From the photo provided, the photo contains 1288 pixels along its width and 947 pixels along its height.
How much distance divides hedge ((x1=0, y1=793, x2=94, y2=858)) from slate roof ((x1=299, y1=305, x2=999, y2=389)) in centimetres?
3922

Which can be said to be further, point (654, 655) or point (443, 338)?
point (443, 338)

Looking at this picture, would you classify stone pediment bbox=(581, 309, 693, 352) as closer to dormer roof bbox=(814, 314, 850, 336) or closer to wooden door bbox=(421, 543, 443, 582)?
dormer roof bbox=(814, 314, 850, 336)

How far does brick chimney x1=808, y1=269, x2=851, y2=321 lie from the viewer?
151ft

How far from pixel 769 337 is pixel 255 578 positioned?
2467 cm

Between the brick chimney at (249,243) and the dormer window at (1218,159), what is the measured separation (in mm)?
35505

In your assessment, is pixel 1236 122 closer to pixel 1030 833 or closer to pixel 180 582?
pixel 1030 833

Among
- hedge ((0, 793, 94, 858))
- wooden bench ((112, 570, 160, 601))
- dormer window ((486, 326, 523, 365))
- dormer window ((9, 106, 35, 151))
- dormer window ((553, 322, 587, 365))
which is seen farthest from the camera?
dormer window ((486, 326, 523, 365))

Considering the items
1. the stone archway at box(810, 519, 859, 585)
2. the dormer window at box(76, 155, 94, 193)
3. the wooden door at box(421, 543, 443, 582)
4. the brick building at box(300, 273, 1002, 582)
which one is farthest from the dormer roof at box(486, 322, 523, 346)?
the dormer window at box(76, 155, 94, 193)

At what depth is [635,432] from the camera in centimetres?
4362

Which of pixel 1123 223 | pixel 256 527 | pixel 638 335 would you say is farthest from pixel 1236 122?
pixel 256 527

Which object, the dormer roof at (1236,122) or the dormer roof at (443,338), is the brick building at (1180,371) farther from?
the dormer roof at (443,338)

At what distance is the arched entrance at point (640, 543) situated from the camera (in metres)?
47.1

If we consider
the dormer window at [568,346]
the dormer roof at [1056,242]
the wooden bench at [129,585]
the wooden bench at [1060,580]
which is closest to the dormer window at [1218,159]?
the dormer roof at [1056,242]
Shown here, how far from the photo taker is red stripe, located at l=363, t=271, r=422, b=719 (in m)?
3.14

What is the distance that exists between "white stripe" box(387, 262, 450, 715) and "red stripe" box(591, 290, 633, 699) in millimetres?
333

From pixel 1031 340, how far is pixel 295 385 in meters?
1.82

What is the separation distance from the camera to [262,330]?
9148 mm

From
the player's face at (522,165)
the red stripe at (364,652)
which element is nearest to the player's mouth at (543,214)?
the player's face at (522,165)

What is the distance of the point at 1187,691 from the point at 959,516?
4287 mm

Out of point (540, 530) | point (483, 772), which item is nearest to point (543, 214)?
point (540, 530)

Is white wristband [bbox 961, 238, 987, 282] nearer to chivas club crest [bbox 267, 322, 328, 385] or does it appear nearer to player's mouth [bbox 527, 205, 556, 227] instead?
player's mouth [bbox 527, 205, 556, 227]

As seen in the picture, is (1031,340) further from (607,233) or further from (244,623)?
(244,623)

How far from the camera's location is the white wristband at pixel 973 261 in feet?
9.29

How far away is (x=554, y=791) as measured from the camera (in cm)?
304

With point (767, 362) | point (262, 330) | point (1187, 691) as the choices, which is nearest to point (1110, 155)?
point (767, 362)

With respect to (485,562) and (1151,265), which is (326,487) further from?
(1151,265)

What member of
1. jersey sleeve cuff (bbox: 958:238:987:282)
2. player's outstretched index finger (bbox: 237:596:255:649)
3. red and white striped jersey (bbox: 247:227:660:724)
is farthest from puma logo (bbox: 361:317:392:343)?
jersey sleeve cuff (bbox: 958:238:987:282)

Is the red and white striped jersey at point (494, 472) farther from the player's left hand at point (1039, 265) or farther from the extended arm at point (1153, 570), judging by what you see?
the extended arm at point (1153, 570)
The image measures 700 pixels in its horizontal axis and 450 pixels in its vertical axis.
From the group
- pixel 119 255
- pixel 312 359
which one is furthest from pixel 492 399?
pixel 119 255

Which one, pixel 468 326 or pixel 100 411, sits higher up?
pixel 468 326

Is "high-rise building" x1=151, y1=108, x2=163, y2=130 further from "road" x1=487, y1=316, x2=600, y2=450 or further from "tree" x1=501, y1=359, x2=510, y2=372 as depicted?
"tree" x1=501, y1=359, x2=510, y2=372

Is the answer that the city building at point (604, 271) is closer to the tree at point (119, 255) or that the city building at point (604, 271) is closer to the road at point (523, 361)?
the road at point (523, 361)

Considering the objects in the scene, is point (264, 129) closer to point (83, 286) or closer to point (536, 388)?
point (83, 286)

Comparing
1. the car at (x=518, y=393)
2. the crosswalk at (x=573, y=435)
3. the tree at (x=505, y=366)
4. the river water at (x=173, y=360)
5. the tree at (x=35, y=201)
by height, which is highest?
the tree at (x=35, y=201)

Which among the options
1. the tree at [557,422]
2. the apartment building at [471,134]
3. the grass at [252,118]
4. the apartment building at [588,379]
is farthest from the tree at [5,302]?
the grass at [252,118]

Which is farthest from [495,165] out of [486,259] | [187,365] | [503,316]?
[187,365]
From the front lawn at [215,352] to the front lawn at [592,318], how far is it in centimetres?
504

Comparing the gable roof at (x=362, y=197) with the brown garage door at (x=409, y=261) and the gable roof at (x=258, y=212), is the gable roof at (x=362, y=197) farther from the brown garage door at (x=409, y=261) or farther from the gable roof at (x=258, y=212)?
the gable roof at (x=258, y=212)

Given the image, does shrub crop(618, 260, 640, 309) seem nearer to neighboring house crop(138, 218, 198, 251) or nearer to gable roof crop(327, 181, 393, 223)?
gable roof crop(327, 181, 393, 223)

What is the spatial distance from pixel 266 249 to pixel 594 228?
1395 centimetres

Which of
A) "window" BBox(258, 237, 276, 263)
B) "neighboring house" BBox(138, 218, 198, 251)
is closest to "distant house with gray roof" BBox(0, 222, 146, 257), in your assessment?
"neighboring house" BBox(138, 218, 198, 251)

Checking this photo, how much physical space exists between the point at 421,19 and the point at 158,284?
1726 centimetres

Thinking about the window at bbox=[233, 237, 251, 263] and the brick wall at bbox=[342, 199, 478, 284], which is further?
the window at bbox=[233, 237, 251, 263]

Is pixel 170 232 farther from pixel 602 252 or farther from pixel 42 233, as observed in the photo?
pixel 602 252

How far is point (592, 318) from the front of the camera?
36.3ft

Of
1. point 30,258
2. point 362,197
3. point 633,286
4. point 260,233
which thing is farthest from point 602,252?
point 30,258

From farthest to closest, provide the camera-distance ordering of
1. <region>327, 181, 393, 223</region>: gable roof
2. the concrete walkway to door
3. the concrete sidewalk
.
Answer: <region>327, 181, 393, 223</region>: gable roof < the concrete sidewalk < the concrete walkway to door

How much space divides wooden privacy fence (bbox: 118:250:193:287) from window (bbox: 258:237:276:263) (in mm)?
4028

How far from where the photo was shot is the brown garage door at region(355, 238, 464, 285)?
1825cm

- [Work to complete] Copy the records above exactly.

- [Exercise result]
From the photo provided, the photo contains 1288 pixels along its width and 947 pixels along its height.
How much distance divides hedge ((x1=0, y1=793, x2=94, y2=858)) from slate roof ((x1=299, y1=305, x2=999, y2=389)) in centimetres?
3922

Which can be said to be further, point (654, 655) or point (443, 338)?
point (443, 338)

Looking at this picture, would you classify stone pediment bbox=(581, 309, 693, 352) as closer to dormer roof bbox=(814, 314, 850, 336) or closer to wooden door bbox=(421, 543, 443, 582)?
dormer roof bbox=(814, 314, 850, 336)

How far does brick chimney x1=808, y1=269, x2=851, y2=321 lie from the viewer?
151ft

How far from pixel 769 337 is pixel 255 578 positioned?
2467 cm

Between the brick chimney at (249,243) and the dormer window at (1218,159), what is the measured separation (in mm)?
35505

In your assessment, is pixel 1236 122 closer to pixel 1030 833 or closer to pixel 180 582?
pixel 1030 833

Among
- hedge ((0, 793, 94, 858))
- wooden bench ((112, 570, 160, 601))
- dormer window ((486, 326, 523, 365))
- dormer window ((9, 106, 35, 151))
- dormer window ((553, 322, 587, 365))
which is seen farthest from the camera?
dormer window ((486, 326, 523, 365))

Considering the items
1. the stone archway at box(810, 519, 859, 585)
2. the dormer window at box(76, 155, 94, 193)
3. the wooden door at box(421, 543, 443, 582)
4. the brick building at box(300, 273, 1002, 582)
which one is farthest from the dormer roof at box(486, 322, 523, 346)?
the dormer window at box(76, 155, 94, 193)

At what depth is [635,432] from the camera in centimetres?
4362

Which of pixel 1123 223 | pixel 256 527 | pixel 638 335 would you say is farthest from pixel 1236 122?
pixel 256 527

Which object, the dormer roof at (1236,122) or the dormer roof at (443,338), is the brick building at (1180,371) farther from?
the dormer roof at (443,338)

At what distance is the arched entrance at point (640, 543) situated from the camera (in metres)?
47.1

If we consider
the dormer window at [568,346]
the dormer roof at [1056,242]
the wooden bench at [129,585]
the wooden bench at [1060,580]
which is closest to the dormer window at [1218,159]?
the dormer roof at [1056,242]
Shown here, how far from the photo taker is red stripe, located at l=363, t=271, r=422, b=719 (in m)?
3.14

What is the distance that exists between "white stripe" box(387, 262, 450, 715) and "red stripe" box(591, 290, 633, 699) in millimetres?
333

From pixel 1031 340, how far is pixel 295 385 in meters?
1.82

What is the separation distance from the camera to [262,330]?
9148 mm

From
the player's face at (522,165)
the red stripe at (364,652)
which element is nearest to the player's mouth at (543,214)?
the player's face at (522,165)

What is the distance of the point at 1187,691 from the point at 959,516?
4287 mm

Out of point (540, 530) | point (483, 772), which item is nearest to point (543, 214)?
point (540, 530)

Is white wristband [bbox 961, 238, 987, 282] nearer to chivas club crest [bbox 267, 322, 328, 385] or does it appear nearer to player's mouth [bbox 527, 205, 556, 227] instead?
player's mouth [bbox 527, 205, 556, 227]

As seen in the picture, is (1031,340) further from (607,233) or further from (244,623)?
(244,623)

How far from the camera's location is the white wristband at pixel 973 261 in feet?
9.29

How far away is (x=554, y=791) as measured from the camera (in cm)?
304

With point (767, 362) | point (262, 330) | point (1187, 691) as the choices, which is nearest to point (1110, 155)?
point (767, 362)

With respect to (485,562) and (1151,265), which is (326,487) further from?
(1151,265)

What member of
1. jersey sleeve cuff (bbox: 958:238:987:282)
2. player's outstretched index finger (bbox: 237:596:255:649)
3. red and white striped jersey (bbox: 247:227:660:724)
is farthest from puma logo (bbox: 361:317:392:343)?
jersey sleeve cuff (bbox: 958:238:987:282)

Is the red and white striped jersey at point (494, 472) farther from the player's left hand at point (1039, 265) or farther from the extended arm at point (1153, 570), judging by what you see?
the extended arm at point (1153, 570)
The image measures 700 pixels in its horizontal axis and 450 pixels in its vertical axis.
From the group
- pixel 119 255
- pixel 312 359
which one is furthest from pixel 492 399?
pixel 119 255

Which one, pixel 468 326 or pixel 100 411, sits higher up?
pixel 468 326

Is "high-rise building" x1=151, y1=108, x2=163, y2=130 further from "road" x1=487, y1=316, x2=600, y2=450 or further from "tree" x1=501, y1=359, x2=510, y2=372 as depicted?
"tree" x1=501, y1=359, x2=510, y2=372

Is the answer that the city building at point (604, 271) is closer to the tree at point (119, 255) or that the city building at point (604, 271) is closer to the road at point (523, 361)?
the road at point (523, 361)

Considering the objects in the scene, is point (264, 129) closer to point (83, 286) or closer to point (536, 388)?
point (83, 286)

Comparing
1. the car at (x=518, y=393)
2. the crosswalk at (x=573, y=435)
3. the tree at (x=505, y=366)
4. the river water at (x=173, y=360)
5. the tree at (x=35, y=201)
by height, which is highest?
the tree at (x=35, y=201)

Which among the options
1. the tree at [557,422]
2. the apartment building at [471,134]
3. the grass at [252,118]
4. the apartment building at [588,379]
is farthest from the tree at [5,302]?
the grass at [252,118]

Which is farthest from [495,165] out of [486,259] | [187,365] | [503,316]?
[187,365]
From the front lawn at [215,352] to the front lawn at [592,318], how far is it in centimetres?
504

Comparing the gable roof at (x=362, y=197) with the brown garage door at (x=409, y=261) and the gable roof at (x=258, y=212), is the gable roof at (x=362, y=197) farther from the brown garage door at (x=409, y=261) or farther from the gable roof at (x=258, y=212)?
the gable roof at (x=258, y=212)

Given the image, does shrub crop(618, 260, 640, 309) seem nearer to neighboring house crop(138, 218, 198, 251) or nearer to gable roof crop(327, 181, 393, 223)?
gable roof crop(327, 181, 393, 223)

What is the spatial distance from pixel 266 249 to pixel 594 228?
1395 centimetres

Which of
A) "window" BBox(258, 237, 276, 263)
B) "neighboring house" BBox(138, 218, 198, 251)
is closest to "distant house with gray roof" BBox(0, 222, 146, 257), in your assessment?
"neighboring house" BBox(138, 218, 198, 251)

Checking this photo, how much physical space exists between the point at 421,19 and the point at 158,284?
1726 centimetres

Thinking about the window at bbox=[233, 237, 251, 263] and the brick wall at bbox=[342, 199, 478, 284], which is further?
the window at bbox=[233, 237, 251, 263]

Is pixel 170 232 farther from pixel 602 252 or farther from pixel 42 233, as observed in the photo?
pixel 602 252

How far is point (592, 318) from the front of the camera?
36.3ft

Of
1. point 30,258
2. point 362,197
3. point 633,286
4. point 260,233
which thing is farthest from point 602,252?
point 30,258

From farthest to closest, provide the camera-distance ordering of
1. <region>327, 181, 393, 223</region>: gable roof
2. the concrete walkway to door
3. the concrete sidewalk
.
Answer: <region>327, 181, 393, 223</region>: gable roof < the concrete sidewalk < the concrete walkway to door

How much space divides wooden privacy fence (bbox: 118:250:193:287) from window (bbox: 258:237:276:263) (in mm)?
4028

How far from where the photo was shot is the brown garage door at region(355, 238, 464, 285)?
1825cm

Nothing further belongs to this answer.